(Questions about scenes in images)
•••••

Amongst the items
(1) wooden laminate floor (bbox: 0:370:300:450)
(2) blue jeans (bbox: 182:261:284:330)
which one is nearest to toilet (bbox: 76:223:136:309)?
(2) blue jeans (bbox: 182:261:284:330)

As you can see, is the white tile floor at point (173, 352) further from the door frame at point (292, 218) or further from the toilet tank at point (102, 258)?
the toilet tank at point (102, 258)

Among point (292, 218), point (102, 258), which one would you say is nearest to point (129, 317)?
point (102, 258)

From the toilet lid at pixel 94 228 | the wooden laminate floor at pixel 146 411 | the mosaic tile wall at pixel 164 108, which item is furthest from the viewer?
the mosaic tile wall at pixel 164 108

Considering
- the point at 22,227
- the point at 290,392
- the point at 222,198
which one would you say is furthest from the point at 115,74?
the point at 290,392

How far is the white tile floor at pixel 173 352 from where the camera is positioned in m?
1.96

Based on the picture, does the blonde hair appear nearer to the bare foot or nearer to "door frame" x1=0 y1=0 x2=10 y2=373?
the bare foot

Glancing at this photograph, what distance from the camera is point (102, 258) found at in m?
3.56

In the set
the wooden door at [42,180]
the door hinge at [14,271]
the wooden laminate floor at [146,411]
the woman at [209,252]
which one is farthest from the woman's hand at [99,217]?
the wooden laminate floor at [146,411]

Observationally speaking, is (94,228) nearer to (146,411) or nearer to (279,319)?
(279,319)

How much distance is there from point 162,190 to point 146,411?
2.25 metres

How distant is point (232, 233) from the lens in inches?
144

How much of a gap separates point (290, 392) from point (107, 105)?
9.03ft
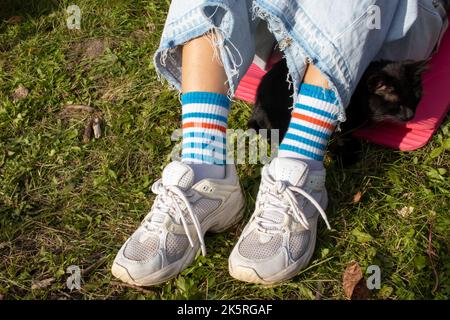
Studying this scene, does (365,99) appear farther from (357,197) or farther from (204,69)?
(204,69)

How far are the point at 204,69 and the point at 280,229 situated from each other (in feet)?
1.89

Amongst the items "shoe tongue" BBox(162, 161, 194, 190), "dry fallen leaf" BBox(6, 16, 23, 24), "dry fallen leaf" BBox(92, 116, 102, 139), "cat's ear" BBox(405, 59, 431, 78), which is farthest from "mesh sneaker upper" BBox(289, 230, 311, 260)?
Result: "dry fallen leaf" BBox(6, 16, 23, 24)

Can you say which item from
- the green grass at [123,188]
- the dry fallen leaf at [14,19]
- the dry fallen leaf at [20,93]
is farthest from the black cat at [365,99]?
the dry fallen leaf at [14,19]

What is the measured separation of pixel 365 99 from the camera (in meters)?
2.15

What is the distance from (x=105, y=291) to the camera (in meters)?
1.84

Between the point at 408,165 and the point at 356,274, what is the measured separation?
1.93 feet

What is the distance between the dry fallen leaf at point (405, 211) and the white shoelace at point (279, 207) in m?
0.37

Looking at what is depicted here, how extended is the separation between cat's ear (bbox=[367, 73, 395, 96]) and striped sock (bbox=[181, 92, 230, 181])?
0.59 meters

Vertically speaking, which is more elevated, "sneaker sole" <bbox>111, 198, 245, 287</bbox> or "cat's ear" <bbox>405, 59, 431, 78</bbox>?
"cat's ear" <bbox>405, 59, 431, 78</bbox>

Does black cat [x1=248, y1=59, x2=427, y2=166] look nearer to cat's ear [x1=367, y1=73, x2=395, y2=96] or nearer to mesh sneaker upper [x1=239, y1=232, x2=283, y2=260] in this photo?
cat's ear [x1=367, y1=73, x2=395, y2=96]

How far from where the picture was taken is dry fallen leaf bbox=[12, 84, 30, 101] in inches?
104

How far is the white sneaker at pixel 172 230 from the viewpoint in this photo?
1744 mm

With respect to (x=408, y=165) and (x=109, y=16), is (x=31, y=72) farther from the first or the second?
(x=408, y=165)
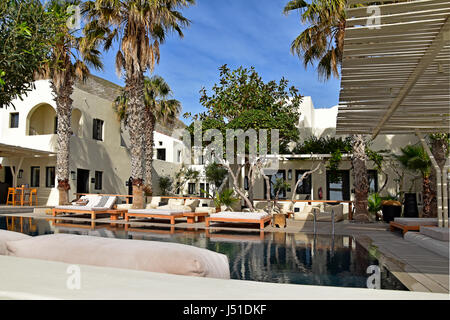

•••••

• _YOUR TASK_: Reproduce word for word every line from the one containing "Looking at what" through the end of the records, including both ends. Leave the pictures out of your answer.

• _WRITTEN ANSWER_:
Looking at what is depicted here, how extended is the separation between cat's ear (bbox=[367, 73, 395, 96]) and striped sock (bbox=[181, 92, 230, 181])?
0.59 meters

Vertically speaking, which is more elevated, "sneaker sole" <bbox>111, 198, 245, 287</bbox> or "cat's ear" <bbox>405, 59, 431, 78</bbox>?
"cat's ear" <bbox>405, 59, 431, 78</bbox>

Does black cat [x1=248, y1=59, x2=427, y2=166] look nearer to cat's ear [x1=367, y1=73, x2=395, y2=96] or nearer to mesh sneaker upper [x1=239, y1=232, x2=283, y2=260] in this photo?
cat's ear [x1=367, y1=73, x2=395, y2=96]

How far from where the picture was taken is dry fallen leaf bbox=[12, 84, 30, 101] in inches?
104

How far is the white sneaker at pixel 172 230 from the viewpoint in this photo?
1744 mm

With respect to (x=408, y=165) and (x=109, y=16), is (x=31, y=72) farther from the first or the second?
(x=408, y=165)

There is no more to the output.